Start

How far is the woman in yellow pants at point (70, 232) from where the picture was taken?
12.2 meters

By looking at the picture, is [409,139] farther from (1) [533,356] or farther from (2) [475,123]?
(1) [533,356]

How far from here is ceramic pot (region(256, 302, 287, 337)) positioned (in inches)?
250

End

Given task:
Please rewrite the lines above as a JSON list of strings, one string per line, with the blank lines left out.

Solution for this task:
[
  "How far is the woman in yellow pants at point (70, 232) from where the picture was taken?",
  "12.2 meters",
  "By looking at the picture, is [409,139] farther from (1) [533,356] or farther from (2) [475,123]?",
  "(1) [533,356]",
  "How far from here is ceramic pot (region(256, 302, 287, 337)) positioned (in inches)?",
  "250"
]